- Owner: Rankin M. Smith Sr.
- Head coach: Norb Hecker
- Home stadium: Atlanta Stadium

Results
- Record: 3–11
- Conference place: 7th NFL Eastern
- Playoffs: Did not qualify
- Pro Bowlers: LB Tommy Nobis

= 1966 Atlanta Falcons season =

NFL team season (Inaugural season)

The 1966 Atlanta Falcons season was the franchise's inaugural season in the National Football League (NFL). The Falcons finished in seventh place in the NFL Eastern Conference with a record of 3–11, ahead of only the New York Giants.

== Offseason ==
The Falcons attempted to acquire Green Bay Packers running back Jim Taylor. There were tensions in Green Bay because the Packers first round pick, Jim Grabowski would be groomed to take over for Taylor. The signing of Grabowski upset Taylor but he stated he would not leave Green Bay until his contract expired, therefore the Falcons could not acquire the running back.

=== NFL draft ===

Due to the addition of the team for the 1966 NFL season, the Falcons were allotted the first pick in all twenty rounds of the 1966 NFL draft, as well as five compensatory picks and the end of the first five rounds.
■ ■ ■
• **Written request A**: List every person the Falcons 1966 season text names.
• **Written request B**: Copy out each line of the records that contains the word "navy".

• **Task input**:
■ ■ ■
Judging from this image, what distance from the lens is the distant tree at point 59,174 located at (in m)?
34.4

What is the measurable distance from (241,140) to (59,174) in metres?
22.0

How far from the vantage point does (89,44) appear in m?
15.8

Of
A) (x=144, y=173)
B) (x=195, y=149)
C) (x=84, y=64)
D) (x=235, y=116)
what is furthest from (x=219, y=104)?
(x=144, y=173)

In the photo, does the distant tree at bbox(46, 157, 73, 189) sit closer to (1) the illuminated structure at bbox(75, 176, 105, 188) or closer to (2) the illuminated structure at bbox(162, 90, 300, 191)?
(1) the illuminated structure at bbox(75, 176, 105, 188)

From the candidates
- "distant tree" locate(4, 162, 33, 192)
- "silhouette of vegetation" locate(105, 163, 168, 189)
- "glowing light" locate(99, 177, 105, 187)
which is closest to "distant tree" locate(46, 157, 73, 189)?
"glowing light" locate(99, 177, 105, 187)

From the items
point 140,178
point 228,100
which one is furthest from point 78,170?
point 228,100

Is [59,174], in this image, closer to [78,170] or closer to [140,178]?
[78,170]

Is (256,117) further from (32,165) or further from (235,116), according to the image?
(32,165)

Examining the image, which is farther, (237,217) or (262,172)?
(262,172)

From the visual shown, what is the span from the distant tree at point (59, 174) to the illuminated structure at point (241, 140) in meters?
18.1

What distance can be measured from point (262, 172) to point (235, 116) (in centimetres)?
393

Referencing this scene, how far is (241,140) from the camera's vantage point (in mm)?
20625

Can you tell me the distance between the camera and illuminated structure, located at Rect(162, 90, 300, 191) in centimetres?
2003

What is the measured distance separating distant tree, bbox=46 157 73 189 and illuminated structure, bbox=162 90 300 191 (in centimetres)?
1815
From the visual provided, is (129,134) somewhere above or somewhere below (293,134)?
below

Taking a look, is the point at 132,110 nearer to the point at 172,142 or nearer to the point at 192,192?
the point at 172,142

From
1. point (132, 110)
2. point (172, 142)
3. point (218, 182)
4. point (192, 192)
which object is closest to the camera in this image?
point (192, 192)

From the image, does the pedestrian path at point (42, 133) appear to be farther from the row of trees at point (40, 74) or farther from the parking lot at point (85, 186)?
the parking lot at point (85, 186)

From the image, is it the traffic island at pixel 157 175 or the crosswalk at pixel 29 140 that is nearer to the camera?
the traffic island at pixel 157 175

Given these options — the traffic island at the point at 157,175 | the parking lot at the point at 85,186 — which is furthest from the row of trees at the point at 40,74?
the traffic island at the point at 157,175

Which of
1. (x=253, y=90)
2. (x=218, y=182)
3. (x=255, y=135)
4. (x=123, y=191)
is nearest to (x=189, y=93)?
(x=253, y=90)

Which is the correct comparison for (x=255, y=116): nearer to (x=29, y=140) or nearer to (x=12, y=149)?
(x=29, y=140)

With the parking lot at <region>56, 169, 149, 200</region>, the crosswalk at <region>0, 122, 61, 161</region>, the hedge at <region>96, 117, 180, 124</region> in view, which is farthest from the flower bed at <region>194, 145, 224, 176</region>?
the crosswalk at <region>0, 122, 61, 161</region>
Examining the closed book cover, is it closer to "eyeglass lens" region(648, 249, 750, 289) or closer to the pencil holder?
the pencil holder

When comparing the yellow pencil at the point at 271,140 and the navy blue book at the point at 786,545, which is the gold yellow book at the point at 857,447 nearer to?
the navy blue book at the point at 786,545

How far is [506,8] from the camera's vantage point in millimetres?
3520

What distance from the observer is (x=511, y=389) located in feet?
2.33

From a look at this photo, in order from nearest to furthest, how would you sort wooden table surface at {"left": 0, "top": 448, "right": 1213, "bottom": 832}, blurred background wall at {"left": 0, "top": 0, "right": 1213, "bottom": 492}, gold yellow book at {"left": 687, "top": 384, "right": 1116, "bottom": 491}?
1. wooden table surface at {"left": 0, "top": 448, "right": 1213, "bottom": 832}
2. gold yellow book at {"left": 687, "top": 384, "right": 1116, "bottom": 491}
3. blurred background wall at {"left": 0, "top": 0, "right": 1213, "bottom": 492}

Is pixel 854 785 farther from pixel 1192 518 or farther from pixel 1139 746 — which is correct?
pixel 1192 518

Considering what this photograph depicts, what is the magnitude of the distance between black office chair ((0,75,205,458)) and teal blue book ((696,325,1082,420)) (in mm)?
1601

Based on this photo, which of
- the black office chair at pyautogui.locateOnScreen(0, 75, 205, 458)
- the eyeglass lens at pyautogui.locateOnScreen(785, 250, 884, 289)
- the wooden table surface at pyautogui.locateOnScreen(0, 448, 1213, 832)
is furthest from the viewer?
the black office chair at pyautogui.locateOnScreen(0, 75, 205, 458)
■ ■ ■
• **Right answer A**:
Rankin M. Smith Sr.
Norb Hecker
Tommy Nobis
Jim Taylor
Jim Grabowski

• **Right answer B**:
When comparing the yellow pencil at the point at 271,140 and the navy blue book at the point at 786,545, which is the gold yellow book at the point at 857,447 nearer to?
the navy blue book at the point at 786,545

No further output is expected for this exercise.